◆ **Task to complete**
Change "black and red shirt" to "red and black jersey" wherever it occurs in the lines below, and give all the lines back with no other change.

◆ **Available records**
★ ★ ★
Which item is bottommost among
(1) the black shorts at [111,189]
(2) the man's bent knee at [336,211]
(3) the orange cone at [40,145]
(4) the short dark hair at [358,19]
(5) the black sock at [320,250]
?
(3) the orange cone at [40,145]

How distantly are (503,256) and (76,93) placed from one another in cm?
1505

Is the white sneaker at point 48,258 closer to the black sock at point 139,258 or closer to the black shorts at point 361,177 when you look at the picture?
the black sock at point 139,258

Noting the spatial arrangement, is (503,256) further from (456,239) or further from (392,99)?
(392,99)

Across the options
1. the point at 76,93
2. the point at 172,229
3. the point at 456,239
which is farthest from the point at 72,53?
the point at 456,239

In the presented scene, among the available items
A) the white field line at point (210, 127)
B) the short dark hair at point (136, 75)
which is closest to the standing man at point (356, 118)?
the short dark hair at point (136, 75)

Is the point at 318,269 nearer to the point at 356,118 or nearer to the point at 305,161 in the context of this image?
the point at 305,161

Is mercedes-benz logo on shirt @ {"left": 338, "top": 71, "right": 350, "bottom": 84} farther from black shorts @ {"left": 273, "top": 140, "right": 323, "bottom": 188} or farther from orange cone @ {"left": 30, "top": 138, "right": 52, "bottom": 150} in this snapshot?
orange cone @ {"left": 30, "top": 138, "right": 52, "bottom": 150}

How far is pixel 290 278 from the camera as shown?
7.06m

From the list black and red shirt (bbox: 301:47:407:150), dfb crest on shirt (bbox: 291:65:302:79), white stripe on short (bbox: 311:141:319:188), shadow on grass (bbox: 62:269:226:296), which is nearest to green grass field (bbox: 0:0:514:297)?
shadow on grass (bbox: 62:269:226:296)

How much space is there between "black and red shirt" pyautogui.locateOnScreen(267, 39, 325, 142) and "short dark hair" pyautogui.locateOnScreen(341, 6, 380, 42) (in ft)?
★ ★ ★
◆ **Reply to the task**
Which item is bottommost among
(1) the black shorts at [111,189]
(2) the man's bent knee at [336,211]
(3) the orange cone at [40,145]
(4) the short dark hair at [358,19]
(5) the black sock at [320,250]
?
(3) the orange cone at [40,145]

How distantly are (503,256) and (76,93) placed from one another in cm?
1505

Is the white sneaker at point 48,258 closer to the black sock at point 139,258 or closer to the black shorts at point 361,177 when you look at the picture?
the black sock at point 139,258

Noting the spatial arrangement, is (503,256) further from (456,239) or further from (392,99)?
(392,99)

Across the options
1. the point at 76,93
2. the point at 172,229
3. the point at 456,239
which is farthest from the point at 72,53?
the point at 456,239

In the presented scene, among the available items
A) the white field line at point (210, 127)
B) the short dark hair at point (136, 75)
which is closest to the standing man at point (356, 118)?
the short dark hair at point (136, 75)

Is the point at 318,269 nearer to the point at 356,118 or nearer to the point at 305,161 in the context of this image?
the point at 305,161

Is mercedes-benz logo on shirt @ {"left": 338, "top": 71, "right": 350, "bottom": 84} farther from black shorts @ {"left": 273, "top": 140, "right": 323, "bottom": 188} or farther from orange cone @ {"left": 30, "top": 138, "right": 52, "bottom": 150} in this snapshot?
orange cone @ {"left": 30, "top": 138, "right": 52, "bottom": 150}

How far is pixel 290 278 from the camera as shown?
7.06m

From the list red and black jersey (bbox: 301:47:407:150), dfb crest on shirt (bbox: 291:65:302:79), white stripe on short (bbox: 311:141:319:188), shadow on grass (bbox: 62:269:226:296), which is nearest to green grass field (bbox: 0:0:514:297)?
shadow on grass (bbox: 62:269:226:296)

How much space is there between "red and black jersey" pyautogui.locateOnScreen(267, 39, 325, 142) and "short dark hair" pyautogui.locateOnScreen(341, 6, 380, 42) (in ft)?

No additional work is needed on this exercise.